Antidiabetic Drugs- Detailed Guide Action, Side effects & Benefits

Diabetes mellitus, also called diabetes, is a group of metabolic diseases with high blood sugar levels over a prolonged period. Frequent urination, extreme thirst, and increased appetite are signs of elevated blood sugar. Diabetes, if left untreated, leads to several complications. Acute complications can include diabetic ketoacidosis and nonketotic hyperosmolar coma; chronic complications include cardiovascular disease, chronic renal failure, retinopathy, and damage to the feet.

Antidiabetic medicines control type 2 diabetes mellitus (T2DM).

This is a complete article on oral antidiabetic drugs and their uses. This article also shows you their mechanism of action, side effects, and treatment methods. In addition, we’ll cover the diverse types of medicines available and how each works to help your body manage your blood sugar levels.

Antidiabetic Drugs Classification:

There are many mechanisms by which antidiabetic drugs accts and reduces high blood glucose levels. Some medicines

• Increase insulin sensitivity
• Decrease insulin production from the liver
• Act on the pancreatic cells to produce more insulin,
• Lower the absorption of insulin from the intestine,
• Inhibit the reabsorption of glucose from the kidney.

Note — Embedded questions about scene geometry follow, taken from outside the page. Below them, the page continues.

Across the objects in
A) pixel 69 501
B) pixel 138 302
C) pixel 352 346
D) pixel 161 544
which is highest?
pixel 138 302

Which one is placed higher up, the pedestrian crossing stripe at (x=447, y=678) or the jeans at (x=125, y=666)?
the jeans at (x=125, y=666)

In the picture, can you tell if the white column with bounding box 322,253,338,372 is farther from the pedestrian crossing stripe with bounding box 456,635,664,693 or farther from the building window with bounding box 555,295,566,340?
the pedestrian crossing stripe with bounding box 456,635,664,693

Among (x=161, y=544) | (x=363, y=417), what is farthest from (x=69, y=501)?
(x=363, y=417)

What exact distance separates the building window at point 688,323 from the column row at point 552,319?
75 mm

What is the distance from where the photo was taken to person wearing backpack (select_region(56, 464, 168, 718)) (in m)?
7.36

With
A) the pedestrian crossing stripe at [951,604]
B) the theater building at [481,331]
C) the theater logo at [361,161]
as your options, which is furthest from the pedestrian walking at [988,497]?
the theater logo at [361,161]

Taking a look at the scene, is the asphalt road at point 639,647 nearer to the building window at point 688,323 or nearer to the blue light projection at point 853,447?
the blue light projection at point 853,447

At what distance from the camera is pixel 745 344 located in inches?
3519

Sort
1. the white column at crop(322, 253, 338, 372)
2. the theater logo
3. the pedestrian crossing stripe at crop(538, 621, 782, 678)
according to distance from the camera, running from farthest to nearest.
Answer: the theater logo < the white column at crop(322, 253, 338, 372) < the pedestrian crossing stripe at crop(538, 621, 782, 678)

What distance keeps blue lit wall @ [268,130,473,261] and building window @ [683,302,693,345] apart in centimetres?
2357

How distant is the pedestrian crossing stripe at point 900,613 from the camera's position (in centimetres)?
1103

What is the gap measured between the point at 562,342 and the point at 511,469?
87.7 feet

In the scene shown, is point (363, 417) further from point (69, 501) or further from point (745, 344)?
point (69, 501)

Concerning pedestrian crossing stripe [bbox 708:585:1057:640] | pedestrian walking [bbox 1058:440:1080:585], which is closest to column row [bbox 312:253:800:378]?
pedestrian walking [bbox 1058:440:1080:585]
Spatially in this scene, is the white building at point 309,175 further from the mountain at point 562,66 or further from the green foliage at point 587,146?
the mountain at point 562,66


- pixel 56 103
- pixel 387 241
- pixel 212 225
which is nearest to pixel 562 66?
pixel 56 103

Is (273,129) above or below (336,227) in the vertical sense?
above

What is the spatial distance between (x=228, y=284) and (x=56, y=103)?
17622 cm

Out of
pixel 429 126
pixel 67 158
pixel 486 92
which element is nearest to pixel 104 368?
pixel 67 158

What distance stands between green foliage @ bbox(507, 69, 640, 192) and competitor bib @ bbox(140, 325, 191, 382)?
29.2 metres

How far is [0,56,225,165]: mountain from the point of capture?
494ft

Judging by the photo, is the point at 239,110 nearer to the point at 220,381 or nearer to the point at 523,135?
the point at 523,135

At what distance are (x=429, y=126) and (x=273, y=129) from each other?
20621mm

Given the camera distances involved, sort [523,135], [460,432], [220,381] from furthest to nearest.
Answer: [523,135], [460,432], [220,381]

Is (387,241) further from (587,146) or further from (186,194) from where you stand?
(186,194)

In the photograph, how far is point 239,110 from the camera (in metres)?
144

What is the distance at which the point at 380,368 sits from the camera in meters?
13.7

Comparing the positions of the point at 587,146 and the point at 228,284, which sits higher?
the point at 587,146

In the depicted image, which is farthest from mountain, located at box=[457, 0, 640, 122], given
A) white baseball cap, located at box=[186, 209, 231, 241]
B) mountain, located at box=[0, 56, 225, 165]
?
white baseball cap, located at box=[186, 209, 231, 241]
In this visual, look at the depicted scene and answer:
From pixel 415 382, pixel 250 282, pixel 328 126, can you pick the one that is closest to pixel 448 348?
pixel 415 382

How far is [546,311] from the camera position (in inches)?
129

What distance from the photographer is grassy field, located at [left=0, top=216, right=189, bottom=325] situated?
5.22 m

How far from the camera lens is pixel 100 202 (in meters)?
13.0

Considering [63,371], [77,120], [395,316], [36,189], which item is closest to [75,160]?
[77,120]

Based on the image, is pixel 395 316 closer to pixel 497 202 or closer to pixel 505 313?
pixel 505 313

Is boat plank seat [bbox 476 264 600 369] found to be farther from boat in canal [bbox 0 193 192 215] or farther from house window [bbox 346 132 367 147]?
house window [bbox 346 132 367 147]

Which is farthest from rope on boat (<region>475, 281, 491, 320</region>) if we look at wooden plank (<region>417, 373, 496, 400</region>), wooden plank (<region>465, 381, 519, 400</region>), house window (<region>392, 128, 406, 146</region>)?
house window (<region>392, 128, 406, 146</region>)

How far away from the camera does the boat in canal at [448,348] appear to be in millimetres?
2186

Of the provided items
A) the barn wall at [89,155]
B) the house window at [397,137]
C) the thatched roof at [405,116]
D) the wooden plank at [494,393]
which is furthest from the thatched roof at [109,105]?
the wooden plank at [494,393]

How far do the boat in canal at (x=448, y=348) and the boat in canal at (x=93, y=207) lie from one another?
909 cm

Antidiabetic Drugs that increase Insulin Secretion – Insulin Secretagogues:

These are drugs that bind with sulfonylurea receptors on the pancreas. The exact mechanism of action causes an increase in insulin release from pancreatic β cells known as insulin secretagogues. All insulin secretagogues have a similar mechanism of action, but they are different in chemical structure. Their chemical structure is used to categorize them. These include;

• Sulfonylureas
• Meglitinides
• D-Phenylalanine Derivatives

Mechanism of Action:

Insulin secretagogues in this category have a similar mechanism of action. They bind with Sulfonylurea receptors in the pancreatic β cells and stop efflux (outward movement from cell) of potassium, causing depolarization of cells. Due to this depolarization, voltage-gated calcium channels open, causing an influx (inward movement to cell) of calcium and insulin release from the pancreatic β cells.

Sulfonylureas:

All sulfonylureas have an S-aryl sulfonylurea group in their chemical structure, due to which they are named Sulfonylureas.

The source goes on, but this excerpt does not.